さて、お楽しみの竿の名前なのだが、今回のフライロッドは「Falco」(ファルコ)に決定している。もちろん飛行機のことであり、残念ながら元斗皇拳ではない。どんな飛行機かと言うと、
イギリスはRAFミュージアムに展示されているぞ
開発時点で既に時代遅れの複葉戦闘機だから、実は相応しくなかったりする?
イタリアの複葉戦闘機、フィアットCR42「Falco」が元ネタ。格闘戦を旨とする複葉軽戦闘機の名前を採用してみた。前作「Folgore」がイタリア機だったのでその流れでフライロッドはイタリア機だ。

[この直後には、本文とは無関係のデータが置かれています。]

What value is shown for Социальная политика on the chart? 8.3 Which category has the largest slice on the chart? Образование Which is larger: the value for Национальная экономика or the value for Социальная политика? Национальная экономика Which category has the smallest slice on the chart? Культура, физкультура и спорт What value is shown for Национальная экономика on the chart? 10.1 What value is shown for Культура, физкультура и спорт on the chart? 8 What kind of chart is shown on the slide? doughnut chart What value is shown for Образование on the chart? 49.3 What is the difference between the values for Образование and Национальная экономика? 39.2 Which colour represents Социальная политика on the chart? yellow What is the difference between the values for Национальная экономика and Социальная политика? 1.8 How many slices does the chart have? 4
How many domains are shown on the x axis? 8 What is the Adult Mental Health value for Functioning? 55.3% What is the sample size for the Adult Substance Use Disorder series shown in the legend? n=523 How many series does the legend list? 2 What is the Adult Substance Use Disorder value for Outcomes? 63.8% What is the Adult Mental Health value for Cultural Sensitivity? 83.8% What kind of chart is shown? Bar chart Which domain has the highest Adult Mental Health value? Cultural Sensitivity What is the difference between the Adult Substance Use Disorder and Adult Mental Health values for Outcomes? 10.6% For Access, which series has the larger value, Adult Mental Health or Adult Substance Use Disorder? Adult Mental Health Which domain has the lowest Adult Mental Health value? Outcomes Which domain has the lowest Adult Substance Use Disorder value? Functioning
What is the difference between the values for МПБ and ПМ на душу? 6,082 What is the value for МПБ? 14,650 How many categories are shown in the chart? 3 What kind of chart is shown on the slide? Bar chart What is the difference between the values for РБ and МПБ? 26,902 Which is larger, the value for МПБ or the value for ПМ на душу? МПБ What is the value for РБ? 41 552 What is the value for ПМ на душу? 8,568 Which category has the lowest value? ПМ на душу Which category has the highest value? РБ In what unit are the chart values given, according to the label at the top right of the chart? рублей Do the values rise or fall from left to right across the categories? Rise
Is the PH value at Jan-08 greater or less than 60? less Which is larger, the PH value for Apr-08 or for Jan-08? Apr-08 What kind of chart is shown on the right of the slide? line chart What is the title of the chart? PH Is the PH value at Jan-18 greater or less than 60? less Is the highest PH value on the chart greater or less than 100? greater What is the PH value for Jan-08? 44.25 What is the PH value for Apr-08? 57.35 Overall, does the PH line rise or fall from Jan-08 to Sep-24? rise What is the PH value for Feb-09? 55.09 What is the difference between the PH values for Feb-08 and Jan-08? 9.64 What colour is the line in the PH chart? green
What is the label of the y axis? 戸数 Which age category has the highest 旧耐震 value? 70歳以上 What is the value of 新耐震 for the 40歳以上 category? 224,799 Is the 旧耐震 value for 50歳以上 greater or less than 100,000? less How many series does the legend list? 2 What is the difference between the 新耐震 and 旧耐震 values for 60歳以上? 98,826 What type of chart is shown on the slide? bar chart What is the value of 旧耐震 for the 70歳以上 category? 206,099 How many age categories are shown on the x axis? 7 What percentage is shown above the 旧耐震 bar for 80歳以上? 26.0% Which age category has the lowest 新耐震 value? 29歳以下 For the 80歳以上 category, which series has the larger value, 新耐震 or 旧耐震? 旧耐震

そして、近距離格闘戦を前提とするフライライギャーには複葉軽戦闘機の名称が相応しい、というのはこじつけかな?ファルコは英語だとファルコンなので、F-16「ファイティングファルコン」にも繋がるのだが、F-16も当初は重戦闘機に対する軽戦闘機的存在だったから、これでも正解か。でも、実はこっちの方がメインだったりするのだ。
地上滑走、ちょっと浮いているぞ!
ちなみにこれはニュージーランドで復元された機体
帝国陸軍は中島飛行機・キ-43、一式戦闘機「隼」。ファルコ=ファルコン=隼と見事に繋がったぞ。無論、一式戦も零式艦戦と並ぶ代表的軽戦闘機であり、ハヤブサの名前を持つ3機の戦闘機が、洋の東西や国に関係なく軽戦だったのは、偶然の一致なのか、とにかく面白いと思う。正式名称は「Falco・SnakeheadSlayer」、別名「隼・蛇頭殺」にする。今回も帝国陸海軍機を含めることができてよかったなぁ、と一安心している。